Day 7 Lab Data Wrangling II Solutions

Group workflow

Up until now we have only used GitHub as a tool for reproducibility and version control, but now we will practice using it as a team. There are more pitfalls to watch out for when using GitHub as a team because you can encounter MERGE CONFLICTS. Merge conflicts can occur when two people push changes to the same part of a file. The best way to avoid this is to have a clear division of tasks, pull before you begin working, and to always commit, pull then push regularly.

For this lab your team should only have one lab document. Label all of your code chunks to help with debugging (help: https://quarto.org/docs/reference/cells/cells-knitr.html).

0a.

(Team member 1) Set up your gitignore file by ignoring your R projects, html, and html files. Commit, pull, push!

Preparing data

Our plot from lab 6 improved on the original plot, but one issue it had was the range of the y-axis. Some counties had much higher counts than others, making it hard to see the trends for those with low counts. Missing from the plot was information about how extreme the counts are given the populations of the counties. For this lab we will be improving upon our plot by normalizing county hospitalization counts using their population and formatting dates.

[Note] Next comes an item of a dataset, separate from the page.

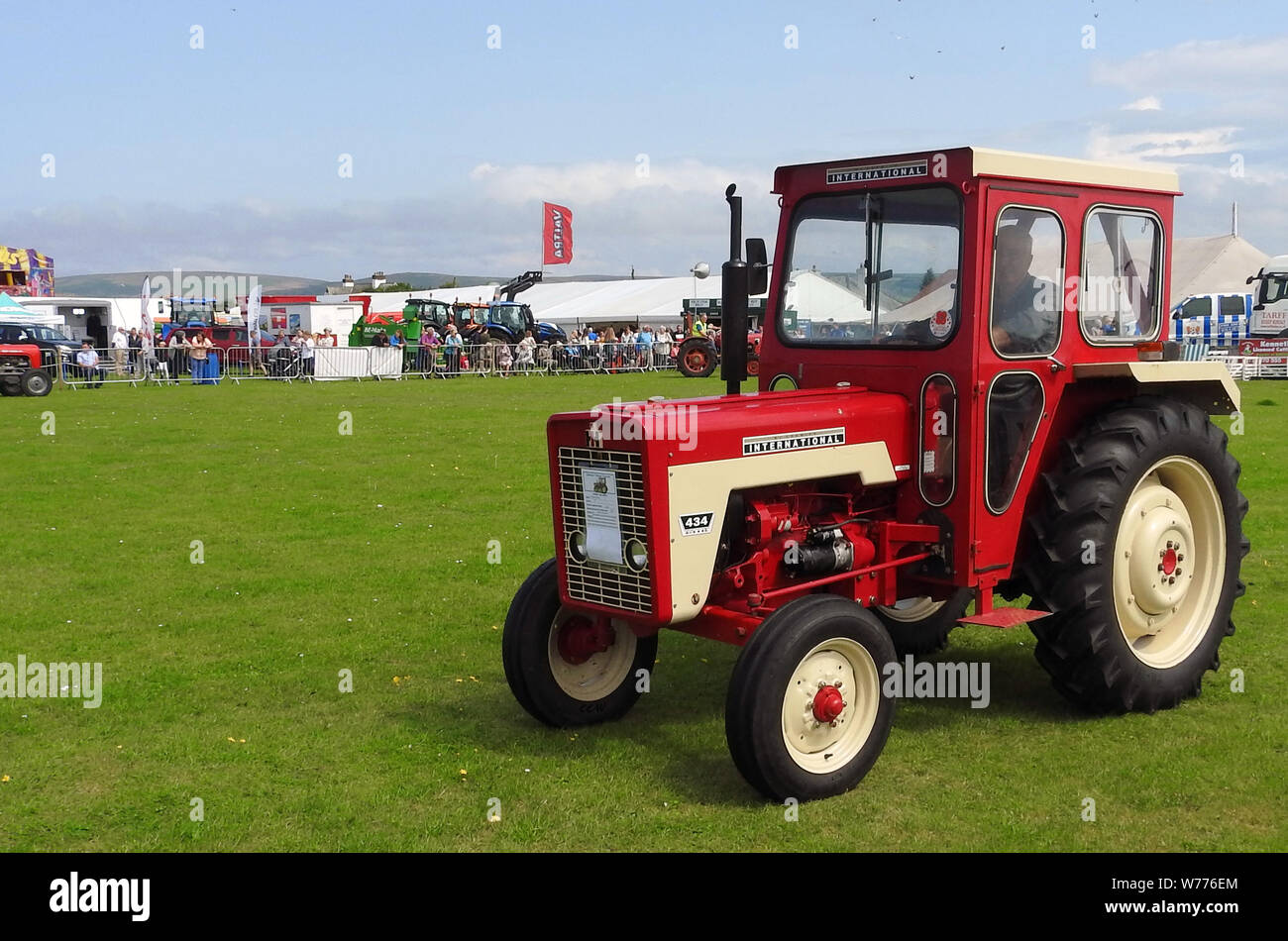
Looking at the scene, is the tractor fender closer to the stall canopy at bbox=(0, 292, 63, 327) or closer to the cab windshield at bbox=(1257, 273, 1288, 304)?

First we need to prepare our data and starting plot.

1a.

(Team member 2) Move copies of the California COVID hospitalizations and county population data sets into this repo in a new folder named ‘data’. Commit, pull, push!

1b.

(Team member 1) Make a new Markdown file named ‘README.md’ and save this in the data folder. This will be the data README which will explain where the data came from. Add a link to this file of where the covid hospital data came from. Commit, pull, push!

1c.

(Team member 2) Read in and join the COVID hospitalization and population data sets. Check that you have the expected number of rows and columns. For the rest of this lab it is up to your group to decide the division of tasks, but both people on the team need to edit this document.

Solution

library(tidyverse)

── Attaching core tidyverse packages ──────────────────────── tidyverse 2.0.0 ──
✔ dplyr     1.1.2     ✔ readr     2.1.4
✔ forcats   1.0.0     ✔ stringr   1.5.0
✔ ggplot2   3.4.2     ✔ tibble    3.2.1
✔ lubridate 1.9.2     ✔ tidyr     1.3.0
✔ purrr     1.0.1     
── Conflicts ────────────────────────────────────────── tidyverse_conflicts() ──
✖ dplyr::filter() masks stats::filter()
✖ dplyr::lag()    masks stats::lag()
ℹ Use the conflicted package (<http://conflicted.r-lib.org/>) to force all conflicts to become errors

library(here)

here() starts at C:/Users/Catalina Medina/Documents/isi-buds-program/isi-buds-2023/labs/2023-day07-lab-instructos-data-wrangling2

hospital_og <- read_csv(here("data", "covid19hospitalbycounty.csv"))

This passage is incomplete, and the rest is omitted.